Obviously the reading world is schizophrenic...


----------



## Betsy the Quilter (Oct 27, 2008)

Almost any best seller will have a range of reviews from one star to five stars, including Shakespeare. No book is for everyone. I found _The DaVinci Code_ ordinary and was surprised at the status it achieved.

Betsy


----------



## Vincent (Jun 25, 2012)

Yes Betsy, agreed. The interesting thing is that most best-sellers have an "L" shaped review curve, that is, most reviews are 4 or 5 stars. The current Kindle best-seller has a "U" shaped curve... with a large quantity of 1 star reviews. This is not normal from what I've seen. 

Just observing, that's all.

Cheers!


----------



## Beth Dolgner (Nov 11, 2011)

The fact that you can't say which book got those reviews actually makes these threads more fun: I like coming up with books that seem to fit the bill.


----------



## jwest (Nov 14, 2011)

Definitely one of those hate it or love it books.


----------



## Simon Haynes (Mar 14, 2011)

Green-eyed jealousy. Most of the one-star reviews were probably left by people who've written technically-perfect novels which have failed to find an audience.


----------



## Ann in Arlington (Oct 27, 2008)

Simon Haynes said:


> Green-eyed jealousy. Most of the one-star reviews were probably left by people who've written technically-perfect novels which have failed to find an audience.


Or maybe they were written by readers who expect something more. . . .and who also, incidentally, find it distasteful when authors assume negative reviews are only left by other jealous authors. Readers who find authors distasteful. . . .for whatever reason. . . .don't read their books.

Obviously I have no idea what book this is -- and, no, it is NOT appropriate for it to be posted here -- but if it was one I was considering, I can make my own judgements about the relative value of the reviews, positive or negative.


----------



## Betsy the Quilter (Oct 27, 2008)

Simon Haynes said:


> Green-eyed jealousy. Most of the one-star reviews were probably left by people who've written technically-perfect novels which have failed to find an audience.
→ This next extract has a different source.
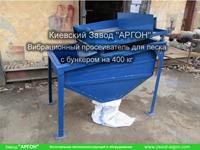 Фотография номер 8 Вибрационного просеивателя для песка с бункером на 400 кг купить в Киеве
I'm sure that explains the one-star reviews Shakespeare has received on Amazon. Damn Christopher Marlowe! 

Betsy


----------



## Simon Haynes (Mar 14, 2011)

I did say 'most' and 'probably', and I was referring to this specific title where the OP mentioned the U-shaped curve of the reviews. (Mostly 5 or 1 with little in between)

I advanced my theory to explain something posted here as 'not normal'. That's all it was. I didn't say all one-star reviews on all (or even any other) listings were down to jealousy.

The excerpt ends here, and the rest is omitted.